La Garde first met with the Prince de Ligne in the Eternal City. He soon became a familiar visitor to the octogenarian prince, who, like the generous Mæcenas that he was, gave him a pressing invitation to come and settle near him in Vienna. The young fellow was too sensible to make light of an offer insuring material welfare and a regular existence after years of uncertainty. He, therefore, settled in Vienna near to his benefactor, yielding for the matter of that to the spell exercised over every one by that very superior specimen of manhood, and requiting his kindness with an affectionate veneration increasing as time went on. The whole of the first part of the Recollections attests a boundless gratitude; and if on the one hand that work constitutes the brightest ornament of our author’s literary crown, it constitutes on the other the most complete panegyric of the prince who had become ‘his idol.’

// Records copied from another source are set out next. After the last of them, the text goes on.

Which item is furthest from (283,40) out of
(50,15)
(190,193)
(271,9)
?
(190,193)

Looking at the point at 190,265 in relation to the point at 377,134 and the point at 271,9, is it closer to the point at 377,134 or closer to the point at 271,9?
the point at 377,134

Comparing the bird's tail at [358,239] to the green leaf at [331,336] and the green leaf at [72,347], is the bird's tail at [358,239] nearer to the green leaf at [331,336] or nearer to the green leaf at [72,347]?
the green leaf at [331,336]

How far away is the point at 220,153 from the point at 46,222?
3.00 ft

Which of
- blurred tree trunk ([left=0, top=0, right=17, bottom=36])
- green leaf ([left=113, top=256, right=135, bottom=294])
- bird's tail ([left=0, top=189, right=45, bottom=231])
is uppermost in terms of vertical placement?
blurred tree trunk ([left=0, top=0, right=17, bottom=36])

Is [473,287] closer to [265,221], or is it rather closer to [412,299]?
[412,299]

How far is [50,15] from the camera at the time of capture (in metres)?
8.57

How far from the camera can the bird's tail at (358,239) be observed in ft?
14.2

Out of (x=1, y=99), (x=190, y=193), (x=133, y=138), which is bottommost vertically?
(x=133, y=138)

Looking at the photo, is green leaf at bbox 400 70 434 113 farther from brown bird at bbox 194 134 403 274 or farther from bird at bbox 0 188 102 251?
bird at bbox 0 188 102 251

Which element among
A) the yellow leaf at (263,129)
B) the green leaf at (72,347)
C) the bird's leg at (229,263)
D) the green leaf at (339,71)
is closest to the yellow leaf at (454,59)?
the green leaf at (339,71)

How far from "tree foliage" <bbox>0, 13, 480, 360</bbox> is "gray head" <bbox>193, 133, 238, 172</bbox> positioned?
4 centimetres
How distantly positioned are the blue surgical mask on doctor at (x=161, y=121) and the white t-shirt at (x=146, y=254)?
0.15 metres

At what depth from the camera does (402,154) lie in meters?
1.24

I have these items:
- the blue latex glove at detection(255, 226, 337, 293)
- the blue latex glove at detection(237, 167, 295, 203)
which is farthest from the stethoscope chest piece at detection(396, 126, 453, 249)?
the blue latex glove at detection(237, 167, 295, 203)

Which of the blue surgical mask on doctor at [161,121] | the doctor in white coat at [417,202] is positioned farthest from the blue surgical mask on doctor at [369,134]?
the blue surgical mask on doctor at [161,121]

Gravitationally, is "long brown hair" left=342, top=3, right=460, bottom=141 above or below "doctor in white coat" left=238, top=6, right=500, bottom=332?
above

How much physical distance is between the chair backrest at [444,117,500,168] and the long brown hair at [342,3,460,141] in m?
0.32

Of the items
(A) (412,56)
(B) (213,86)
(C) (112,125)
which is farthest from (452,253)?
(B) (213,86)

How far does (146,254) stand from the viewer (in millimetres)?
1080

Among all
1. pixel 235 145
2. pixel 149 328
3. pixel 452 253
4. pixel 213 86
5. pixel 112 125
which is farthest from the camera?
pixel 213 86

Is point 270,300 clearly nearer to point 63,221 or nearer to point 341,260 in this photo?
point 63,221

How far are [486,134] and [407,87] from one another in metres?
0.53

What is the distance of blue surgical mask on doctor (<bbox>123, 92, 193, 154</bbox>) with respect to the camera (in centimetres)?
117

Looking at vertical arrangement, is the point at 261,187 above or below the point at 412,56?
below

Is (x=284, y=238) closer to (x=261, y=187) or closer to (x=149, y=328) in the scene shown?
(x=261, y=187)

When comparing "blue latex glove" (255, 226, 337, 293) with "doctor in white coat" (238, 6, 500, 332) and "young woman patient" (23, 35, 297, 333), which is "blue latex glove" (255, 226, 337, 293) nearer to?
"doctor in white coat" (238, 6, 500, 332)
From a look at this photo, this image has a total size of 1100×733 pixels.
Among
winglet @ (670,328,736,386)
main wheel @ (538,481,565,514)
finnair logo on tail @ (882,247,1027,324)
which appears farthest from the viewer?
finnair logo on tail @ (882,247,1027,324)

From Vienna, the Comte de La Garde passed into Russia, where he met with a cordial welcome from the elegant society of St. Petersburg. In 1810 he published there a volume of poems, which obtained a most signal success. Subsequently invited to Poland by the Comte Félix Potocki, and treated with the most generous hospitality, he was enabled to devote himself to numerous literary works; and as a mark of gratitude to his hosts, he translated into French Trembecki’s poem dedicated to the cherished wife of Comte Félix, the celebrated Sophie Potocka.

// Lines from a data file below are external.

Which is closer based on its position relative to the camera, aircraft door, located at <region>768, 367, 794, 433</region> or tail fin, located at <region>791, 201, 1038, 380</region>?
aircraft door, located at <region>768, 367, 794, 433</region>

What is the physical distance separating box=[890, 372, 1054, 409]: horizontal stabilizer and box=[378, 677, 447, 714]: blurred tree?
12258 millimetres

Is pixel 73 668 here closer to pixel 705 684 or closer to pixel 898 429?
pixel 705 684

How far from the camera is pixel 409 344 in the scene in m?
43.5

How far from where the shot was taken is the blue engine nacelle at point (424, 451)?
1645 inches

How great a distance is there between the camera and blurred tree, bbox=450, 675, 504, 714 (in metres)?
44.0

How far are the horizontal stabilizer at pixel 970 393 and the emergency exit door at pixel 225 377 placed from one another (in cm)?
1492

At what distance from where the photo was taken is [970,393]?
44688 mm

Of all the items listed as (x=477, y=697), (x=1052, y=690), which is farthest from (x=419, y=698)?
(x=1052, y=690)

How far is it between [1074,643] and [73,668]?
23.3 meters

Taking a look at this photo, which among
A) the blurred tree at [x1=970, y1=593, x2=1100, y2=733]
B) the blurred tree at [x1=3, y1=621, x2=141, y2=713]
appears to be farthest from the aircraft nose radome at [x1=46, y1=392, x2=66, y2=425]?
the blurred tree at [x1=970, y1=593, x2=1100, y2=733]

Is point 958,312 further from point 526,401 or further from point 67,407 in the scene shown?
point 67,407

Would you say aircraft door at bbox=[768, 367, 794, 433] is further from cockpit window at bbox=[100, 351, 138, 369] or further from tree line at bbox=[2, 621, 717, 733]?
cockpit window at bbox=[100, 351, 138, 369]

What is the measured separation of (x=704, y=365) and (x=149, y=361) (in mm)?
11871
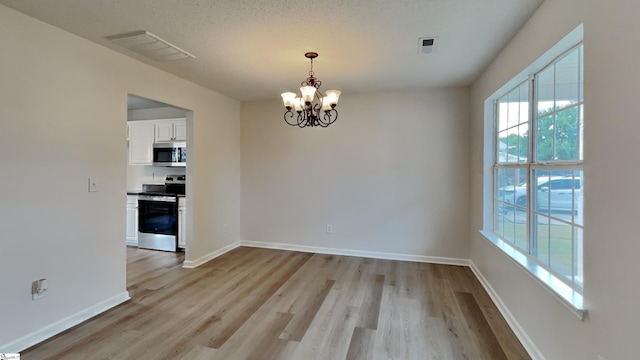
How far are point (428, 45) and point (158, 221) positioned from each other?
4.59m

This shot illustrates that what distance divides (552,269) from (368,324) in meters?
1.44

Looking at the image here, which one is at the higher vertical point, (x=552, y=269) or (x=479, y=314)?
(x=552, y=269)

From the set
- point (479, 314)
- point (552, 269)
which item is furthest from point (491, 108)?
point (479, 314)

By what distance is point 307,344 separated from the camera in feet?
7.45

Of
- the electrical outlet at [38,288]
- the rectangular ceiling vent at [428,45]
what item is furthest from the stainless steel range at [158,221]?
the rectangular ceiling vent at [428,45]

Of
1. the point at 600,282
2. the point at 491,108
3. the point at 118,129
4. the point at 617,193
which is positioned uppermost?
the point at 491,108

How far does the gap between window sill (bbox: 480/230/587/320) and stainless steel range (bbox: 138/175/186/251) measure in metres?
4.49

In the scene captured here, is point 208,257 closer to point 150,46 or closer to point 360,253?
point 360,253

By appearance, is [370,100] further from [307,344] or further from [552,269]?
[307,344]

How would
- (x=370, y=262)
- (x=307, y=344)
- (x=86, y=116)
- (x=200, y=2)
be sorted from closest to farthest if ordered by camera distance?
1. (x=200, y=2)
2. (x=307, y=344)
3. (x=86, y=116)
4. (x=370, y=262)

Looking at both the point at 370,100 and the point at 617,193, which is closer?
the point at 617,193

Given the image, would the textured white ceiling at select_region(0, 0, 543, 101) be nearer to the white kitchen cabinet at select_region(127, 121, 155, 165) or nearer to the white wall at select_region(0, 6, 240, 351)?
the white wall at select_region(0, 6, 240, 351)

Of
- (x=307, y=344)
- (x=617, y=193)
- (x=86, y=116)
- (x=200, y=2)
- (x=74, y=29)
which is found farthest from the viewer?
(x=86, y=116)

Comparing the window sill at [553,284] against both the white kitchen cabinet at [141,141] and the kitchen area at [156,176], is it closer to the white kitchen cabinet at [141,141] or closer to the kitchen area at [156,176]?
the kitchen area at [156,176]
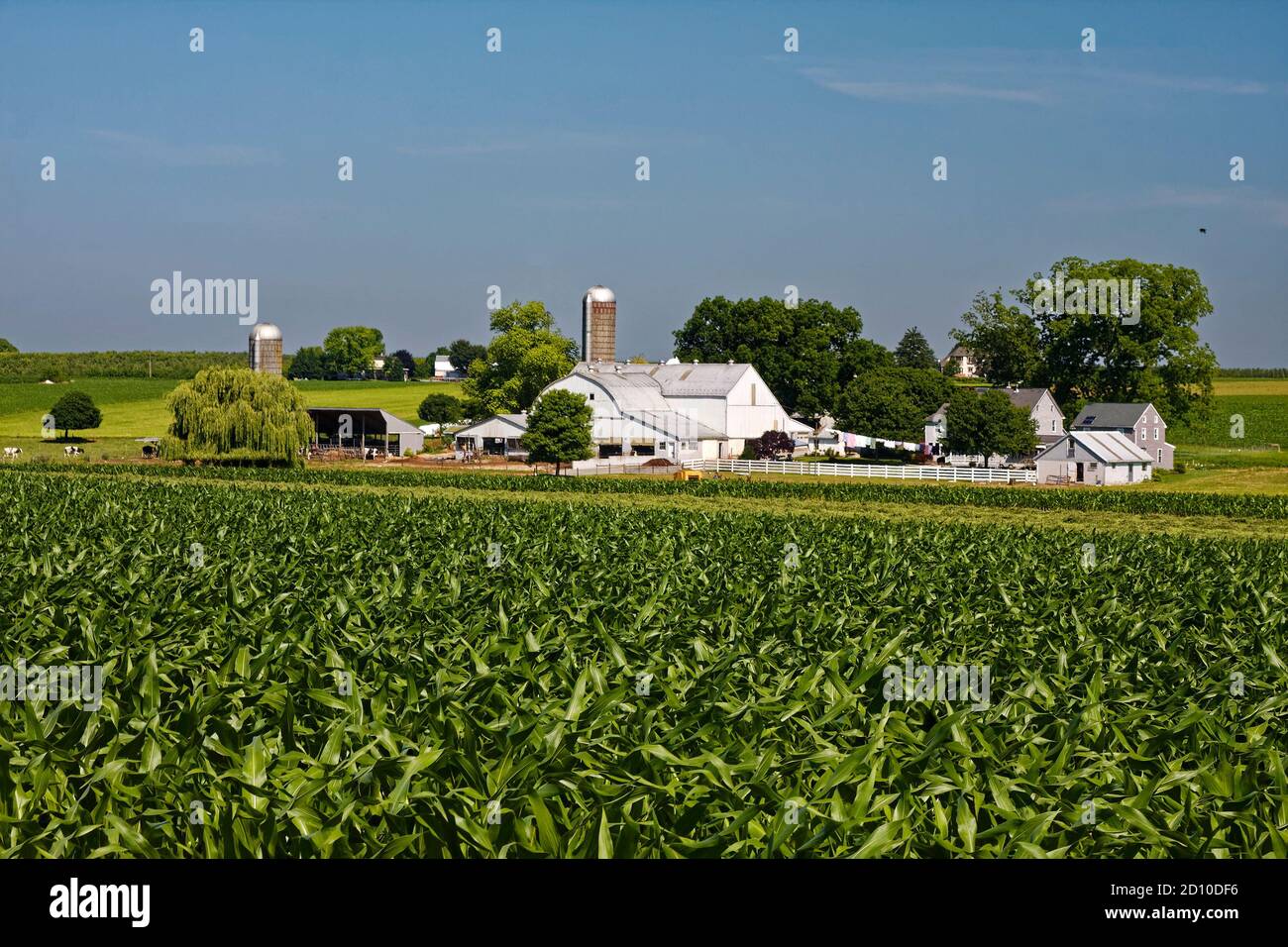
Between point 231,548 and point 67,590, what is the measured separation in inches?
209

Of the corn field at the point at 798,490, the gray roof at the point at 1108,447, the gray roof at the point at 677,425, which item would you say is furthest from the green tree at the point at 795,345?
the corn field at the point at 798,490

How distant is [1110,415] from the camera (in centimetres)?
8856

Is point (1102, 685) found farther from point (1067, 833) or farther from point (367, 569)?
point (367, 569)

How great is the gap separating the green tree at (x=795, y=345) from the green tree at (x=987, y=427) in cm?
2266

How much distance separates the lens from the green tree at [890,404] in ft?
312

The Recollections of the Congress of Vienna contains frequent references to the ‘superb Sophie,’ who was born in the Fanariote quarter in Constantinople, and whose singular career was solely owing to her beauty. She married in the first place the Comte de Witt (of the family of the Dutch Great State-Councillor, whose descendants had entered the service of Russia). The Comte de Witt enticed her away from a secretary of the French Embassy in Constantinople; Comte Félix Potocki, in his turn, eloped with her while she was Comtesse de Witt, and married her, thanks to an amicable arrangement nullifying the first marriage. Comtesse Sophie, celebrated throughout Europe—her loveliness had even compelled admiration from the Court circle at Versailles—lived on a regal footing on her estate of Tulczim, and dispensed her hospitality to the French émigrés in a manner calculated to dazzle many of them. The Mémoires of General Comte de Rochechouart and the present Recollections are specially interesting on the subject. The success of the poem, ‘Sophiowka,’ was such as to gain for its adapter the honorary membership respectively of the Academies of Warsaw, Cracow, Munich, London, and Naples.

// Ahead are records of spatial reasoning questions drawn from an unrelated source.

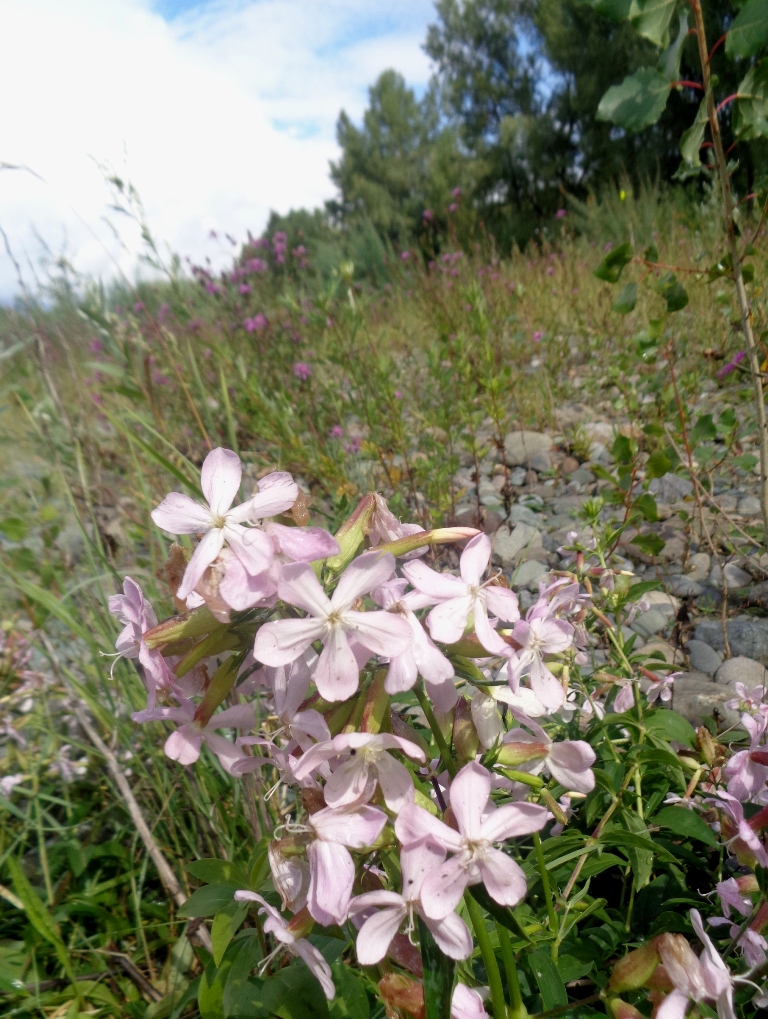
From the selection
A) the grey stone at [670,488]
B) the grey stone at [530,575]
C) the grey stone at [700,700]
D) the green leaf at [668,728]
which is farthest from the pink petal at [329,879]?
the grey stone at [670,488]

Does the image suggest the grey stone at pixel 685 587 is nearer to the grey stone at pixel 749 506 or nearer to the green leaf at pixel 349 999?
the grey stone at pixel 749 506

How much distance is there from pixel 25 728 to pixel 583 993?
64.0 inches

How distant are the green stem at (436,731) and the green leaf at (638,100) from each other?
1.13 m

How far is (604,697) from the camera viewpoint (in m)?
1.32

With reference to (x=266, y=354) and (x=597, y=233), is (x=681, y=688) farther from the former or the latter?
(x=597, y=233)

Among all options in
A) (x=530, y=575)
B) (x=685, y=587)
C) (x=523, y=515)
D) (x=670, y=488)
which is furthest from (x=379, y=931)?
(x=670, y=488)

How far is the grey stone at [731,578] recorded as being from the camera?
2053 mm

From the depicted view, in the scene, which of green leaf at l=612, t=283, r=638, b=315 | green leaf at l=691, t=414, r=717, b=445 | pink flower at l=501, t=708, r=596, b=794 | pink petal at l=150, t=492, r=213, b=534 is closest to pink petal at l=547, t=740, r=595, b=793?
pink flower at l=501, t=708, r=596, b=794

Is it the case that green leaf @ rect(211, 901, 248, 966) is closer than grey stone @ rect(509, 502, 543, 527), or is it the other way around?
green leaf @ rect(211, 901, 248, 966)

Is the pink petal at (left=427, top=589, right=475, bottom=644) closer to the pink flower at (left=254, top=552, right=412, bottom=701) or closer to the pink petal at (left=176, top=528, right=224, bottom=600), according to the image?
the pink flower at (left=254, top=552, right=412, bottom=701)

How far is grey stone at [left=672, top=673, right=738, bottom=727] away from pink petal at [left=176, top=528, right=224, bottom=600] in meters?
1.15

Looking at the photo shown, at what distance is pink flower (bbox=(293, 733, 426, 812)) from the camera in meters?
0.57

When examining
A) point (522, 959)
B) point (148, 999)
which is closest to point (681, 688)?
point (522, 959)

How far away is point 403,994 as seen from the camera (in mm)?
640
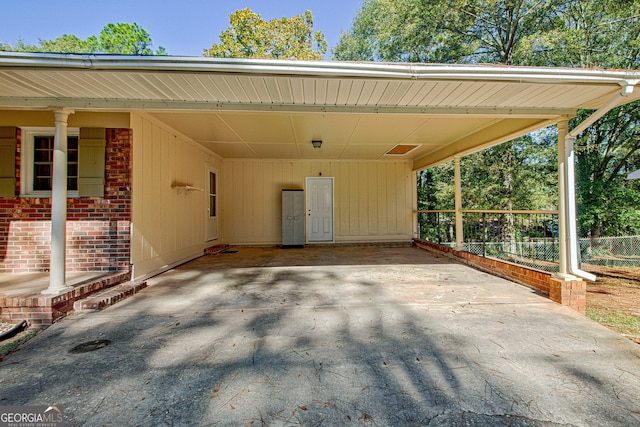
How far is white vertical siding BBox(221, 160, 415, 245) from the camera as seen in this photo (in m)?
7.96

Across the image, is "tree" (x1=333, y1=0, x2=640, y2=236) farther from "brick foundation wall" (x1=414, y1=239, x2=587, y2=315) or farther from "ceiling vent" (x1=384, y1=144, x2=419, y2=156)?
"brick foundation wall" (x1=414, y1=239, x2=587, y2=315)

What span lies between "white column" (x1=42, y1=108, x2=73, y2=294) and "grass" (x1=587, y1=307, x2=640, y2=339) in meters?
6.24

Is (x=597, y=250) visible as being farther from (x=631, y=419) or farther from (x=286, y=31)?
(x=286, y=31)

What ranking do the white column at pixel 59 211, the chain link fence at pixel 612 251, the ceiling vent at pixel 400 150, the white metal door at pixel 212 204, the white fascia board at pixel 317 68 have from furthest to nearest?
the white metal door at pixel 212 204
the chain link fence at pixel 612 251
the ceiling vent at pixel 400 150
the white column at pixel 59 211
the white fascia board at pixel 317 68

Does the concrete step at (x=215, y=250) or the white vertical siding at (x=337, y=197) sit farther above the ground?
the white vertical siding at (x=337, y=197)

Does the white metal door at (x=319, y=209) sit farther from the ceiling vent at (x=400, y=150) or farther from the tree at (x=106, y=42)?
the tree at (x=106, y=42)

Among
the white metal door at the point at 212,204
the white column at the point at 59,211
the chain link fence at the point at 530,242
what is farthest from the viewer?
the white metal door at the point at 212,204

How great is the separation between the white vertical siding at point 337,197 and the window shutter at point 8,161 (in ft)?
14.1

The Comte de La Garde was to receive another flattering testimonial in Poland, many years later, on the occasion of the appearance of his poem on the ‘Funérailles de Kosciusko’ (Treuttel & Wurtz: Paris, 1830). Its several editions by no means exhausted its success; the senate of the republic of Cracow conferred upon him the Polish citizenship, while the kings of Bavaria, Prussia, and Saxony complimented him by autograph letters.

La Garde was the author of a great number of songs; and the most renowned composers of the period competed for the honour of setting them to music. Many of these romances were dedicated to Queen Hortense, whose acquaintance he made at Augsburg in 1819. This led to his collaboration in ‘Loi d’Exil,’ and ‘Partant pour la Syrie’—the latter of which became the national hymn during the Second Empire. In 1853, there appeared L’Album artistique de la Reine Hortense, a much prized collection of the then unpublished songs of the Comte de La Garde, with their music by the queen, and charming reproductions of tiny paintings, which were also her work.[8]